Understanding the science (where possible)
It is important to try both to understand the viability of a tenant’s business/financial model and, where possible, to make an assessment of the value of their science. This allows landlords to better understand the background of a life sciences tenant and to seek to weed out, on their assessment of the strength or otherwise of their science, those which they consider may not have a sustainable business plan. Knowledge obtained from this exercise can also afford landlords the opportunity to capitalize on gains to be made in early investment into life sciences companies by sitting alongside venture capital investors.
Understanding the source of capital
Life sciences companies are typically only funded for the next stage or two of their development. Landlords will need to undertake careful due diligence to enable them to understand how a prospective tenant is financed: is it venture backed? Does it get its capital from a foreign parent? Does it rely entirely on the strength of its science or its reputation for its pipeline of fundraising? Or is it financed in some other way? The source of capital and the security or availability of future financial support can make a significant difference from a financial underwriting and risk perspective.

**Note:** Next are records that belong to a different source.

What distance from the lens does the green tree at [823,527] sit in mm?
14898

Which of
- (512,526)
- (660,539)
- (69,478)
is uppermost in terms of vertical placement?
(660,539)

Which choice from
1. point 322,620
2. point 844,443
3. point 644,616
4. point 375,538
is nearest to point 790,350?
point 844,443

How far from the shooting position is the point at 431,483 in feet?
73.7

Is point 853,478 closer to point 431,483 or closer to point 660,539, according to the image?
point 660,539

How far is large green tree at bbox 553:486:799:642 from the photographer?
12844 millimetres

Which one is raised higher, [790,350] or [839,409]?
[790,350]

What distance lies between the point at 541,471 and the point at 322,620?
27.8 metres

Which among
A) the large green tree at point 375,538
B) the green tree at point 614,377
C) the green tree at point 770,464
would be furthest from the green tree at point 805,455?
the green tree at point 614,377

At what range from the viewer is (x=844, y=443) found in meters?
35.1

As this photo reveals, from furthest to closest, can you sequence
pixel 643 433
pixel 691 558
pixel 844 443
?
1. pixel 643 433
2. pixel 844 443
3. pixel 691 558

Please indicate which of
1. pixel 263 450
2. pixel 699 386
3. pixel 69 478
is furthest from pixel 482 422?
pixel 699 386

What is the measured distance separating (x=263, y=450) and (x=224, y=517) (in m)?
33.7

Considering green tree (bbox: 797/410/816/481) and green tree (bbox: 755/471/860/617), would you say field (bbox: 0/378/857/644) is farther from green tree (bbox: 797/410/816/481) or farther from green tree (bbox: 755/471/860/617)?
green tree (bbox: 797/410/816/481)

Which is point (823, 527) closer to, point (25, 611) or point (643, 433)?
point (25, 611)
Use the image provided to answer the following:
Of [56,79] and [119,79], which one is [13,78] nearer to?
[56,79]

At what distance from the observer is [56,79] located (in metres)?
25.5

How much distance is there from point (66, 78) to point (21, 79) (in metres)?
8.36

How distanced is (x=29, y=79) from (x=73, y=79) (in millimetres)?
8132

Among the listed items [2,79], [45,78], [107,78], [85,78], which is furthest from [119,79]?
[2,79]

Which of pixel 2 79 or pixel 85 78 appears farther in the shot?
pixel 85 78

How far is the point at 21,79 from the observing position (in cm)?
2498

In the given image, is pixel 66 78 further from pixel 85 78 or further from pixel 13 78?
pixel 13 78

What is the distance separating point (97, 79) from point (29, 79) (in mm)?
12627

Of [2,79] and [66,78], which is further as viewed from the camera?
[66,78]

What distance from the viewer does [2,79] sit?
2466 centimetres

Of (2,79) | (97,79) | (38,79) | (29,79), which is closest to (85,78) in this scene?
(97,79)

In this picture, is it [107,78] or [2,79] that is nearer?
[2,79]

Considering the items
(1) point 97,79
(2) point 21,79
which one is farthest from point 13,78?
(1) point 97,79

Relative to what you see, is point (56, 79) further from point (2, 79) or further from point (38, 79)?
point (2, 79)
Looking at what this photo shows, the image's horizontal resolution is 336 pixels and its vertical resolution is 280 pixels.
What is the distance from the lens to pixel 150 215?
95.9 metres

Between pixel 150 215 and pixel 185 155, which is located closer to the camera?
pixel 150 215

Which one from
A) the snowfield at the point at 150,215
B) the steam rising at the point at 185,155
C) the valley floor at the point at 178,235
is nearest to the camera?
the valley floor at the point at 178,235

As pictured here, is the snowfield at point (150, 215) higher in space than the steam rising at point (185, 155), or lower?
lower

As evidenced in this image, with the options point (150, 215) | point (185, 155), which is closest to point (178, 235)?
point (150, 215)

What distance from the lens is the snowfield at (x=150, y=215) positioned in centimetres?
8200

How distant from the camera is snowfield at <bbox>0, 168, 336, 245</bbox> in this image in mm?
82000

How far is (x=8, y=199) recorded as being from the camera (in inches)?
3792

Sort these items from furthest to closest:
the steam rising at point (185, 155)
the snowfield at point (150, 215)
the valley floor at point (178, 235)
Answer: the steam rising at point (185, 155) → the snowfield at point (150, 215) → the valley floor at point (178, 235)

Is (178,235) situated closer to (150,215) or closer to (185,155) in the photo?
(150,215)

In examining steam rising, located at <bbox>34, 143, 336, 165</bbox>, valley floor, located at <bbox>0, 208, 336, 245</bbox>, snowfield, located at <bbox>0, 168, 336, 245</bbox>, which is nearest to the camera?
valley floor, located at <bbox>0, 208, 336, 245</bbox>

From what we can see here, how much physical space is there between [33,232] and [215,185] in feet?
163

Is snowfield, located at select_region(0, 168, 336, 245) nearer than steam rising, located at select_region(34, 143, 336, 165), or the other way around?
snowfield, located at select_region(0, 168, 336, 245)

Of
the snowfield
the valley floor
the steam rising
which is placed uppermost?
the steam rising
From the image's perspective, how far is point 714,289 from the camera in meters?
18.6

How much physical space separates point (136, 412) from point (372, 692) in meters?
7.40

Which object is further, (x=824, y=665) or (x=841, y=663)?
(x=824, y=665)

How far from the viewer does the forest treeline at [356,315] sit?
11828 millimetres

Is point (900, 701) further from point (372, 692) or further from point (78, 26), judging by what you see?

Protecting landlords from future financing difficulties
Landlords should keep in mind the fact that most life sciences companies will run out of money only a few years (or even sooner) into a 7 – 10+ year lease term and so security deposits and future sources of capital are essential. Whilst parent guarantees from venture firms are pretty much unheard of, to the extent that there is another source of capital available, landlords should seek out upper tier entity guarantees wherever possible.
Life sciences companies can have complex requirements in terms of the fit out of their space, some will need a bespoke, fully operational, laboratory and given the innovative nature of their work they will often demand a very high specification in terms of the security of their premises.
A key landlord consideration when reviewing large tenant improvement or specification packages is to make sure that the design of the space is going to be useful for second generation tenants. As noted above, life sciences companies can run out of funding before termination of their lease and so a space which can be easily re-purposed will be leased again more quickly and will require less investment in terms of future specification. Consequently landlords are becoming much more involved in the planning, review and approval of design modifications to ensure that their property will remain attractive to a range of future tenants.